Les quelques 600 à 650 autres jeunes enfants de moins de trois ans peuvent également trouver des places dans des crèches d'entreprises (80 au CHU, 60 à Témis), associatives (25 places à l'Antenne petite enfance) ou neuf micro-crèches privées totalisant 88 places. S'ajoute un projet de crèche de 25 places à la caserne Brun porté par l'Armée. Restent près de 400 enfants restant gardés principalement dans leur famille, ce qui fait dire à l'adjoint à l'éducation Yves-Michel Dahoui et la conseillère déléguée à la petite enfance Rosa Rebrab, qu'il existe à Besançon « une offre permettant à chacun de trouver son compte ». Même si, souligne Karine Laurent, enseignante en maternelle à Planoise et co-secrétaire départementale du SNUipp-FSU, « les places en crèche sont chères ». Rosa Rebrab confirme : « On dit non à 30% des demandes ». Faudrait-il en ouvrir d'autres ? « Ce serait l'idéal, mais le contexte financier ne le permet pas... »

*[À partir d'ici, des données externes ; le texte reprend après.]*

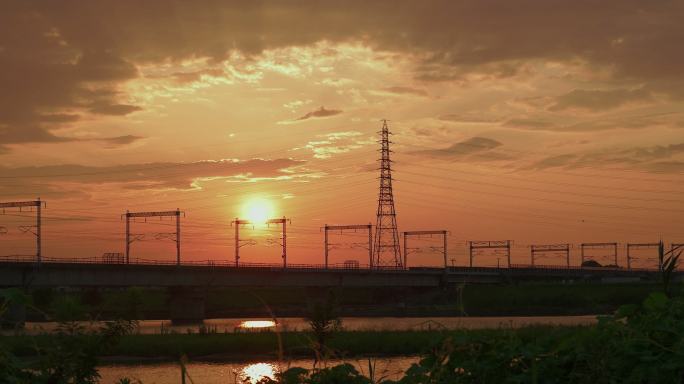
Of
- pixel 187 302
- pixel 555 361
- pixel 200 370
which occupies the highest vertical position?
pixel 555 361

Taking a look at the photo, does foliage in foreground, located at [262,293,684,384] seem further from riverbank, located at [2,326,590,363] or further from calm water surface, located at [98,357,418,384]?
riverbank, located at [2,326,590,363]

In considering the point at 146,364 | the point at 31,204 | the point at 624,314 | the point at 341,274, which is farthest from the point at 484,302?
the point at 624,314

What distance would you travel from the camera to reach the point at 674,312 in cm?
650

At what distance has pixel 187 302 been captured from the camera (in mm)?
100562

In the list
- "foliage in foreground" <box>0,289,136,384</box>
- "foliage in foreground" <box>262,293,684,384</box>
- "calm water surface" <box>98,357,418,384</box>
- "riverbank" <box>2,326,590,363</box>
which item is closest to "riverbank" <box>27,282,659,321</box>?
"riverbank" <box>2,326,590,363</box>

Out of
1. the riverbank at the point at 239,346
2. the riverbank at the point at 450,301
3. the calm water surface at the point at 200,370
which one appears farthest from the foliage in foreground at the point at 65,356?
the riverbank at the point at 450,301

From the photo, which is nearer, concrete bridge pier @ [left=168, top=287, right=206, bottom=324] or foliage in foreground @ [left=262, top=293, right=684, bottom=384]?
foliage in foreground @ [left=262, top=293, right=684, bottom=384]

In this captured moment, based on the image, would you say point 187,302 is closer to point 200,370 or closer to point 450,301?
point 450,301

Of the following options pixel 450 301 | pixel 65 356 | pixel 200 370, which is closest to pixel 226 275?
pixel 450 301

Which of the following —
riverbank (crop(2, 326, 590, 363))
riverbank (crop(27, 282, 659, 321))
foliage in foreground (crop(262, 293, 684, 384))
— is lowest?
riverbank (crop(27, 282, 659, 321))

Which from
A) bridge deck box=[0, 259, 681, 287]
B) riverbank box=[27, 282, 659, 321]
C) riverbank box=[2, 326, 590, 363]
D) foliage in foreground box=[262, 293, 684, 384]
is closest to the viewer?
foliage in foreground box=[262, 293, 684, 384]

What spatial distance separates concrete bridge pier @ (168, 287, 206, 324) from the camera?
99562 mm

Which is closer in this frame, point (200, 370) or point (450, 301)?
point (200, 370)

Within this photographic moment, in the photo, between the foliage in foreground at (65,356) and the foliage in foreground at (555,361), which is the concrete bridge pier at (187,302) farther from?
the foliage in foreground at (555,361)
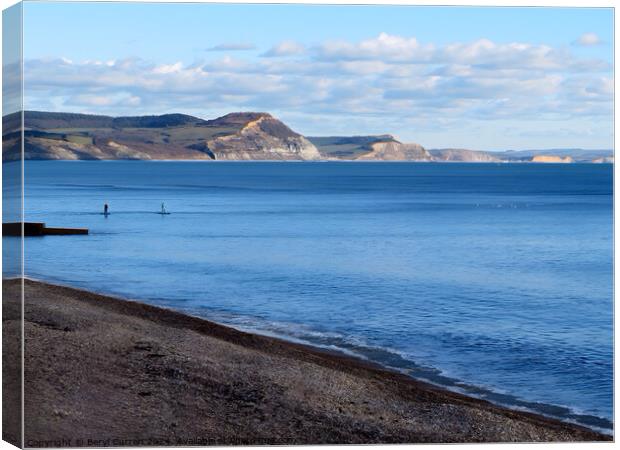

De moins en moins d'enfants de 2 ans scolarisés

De fait, une partie des enfants de moins de trois ans vont à l'école. Dans le Doubs, ils étaient 541 durant la dernière année scolaire, soit un taux de scolarisation dans l'enseignement public de 8,13%, en chute très sensible depuis douze ans : 19,31% en 2004-2005 (source Rectorat). Cette baisse ne « surprend pas » Catherine Jamati, professeure des écoles à Planoise et secrétaire académique de SUD-Education : « l'administration a un double discours, elle dit vouloir favoriser la scolarisation des moins de 3 ans, notamment dans les cités, mais ne les compte pas dans les effectifs ! » Sauf dans les secteurs d'éducation prioritaire.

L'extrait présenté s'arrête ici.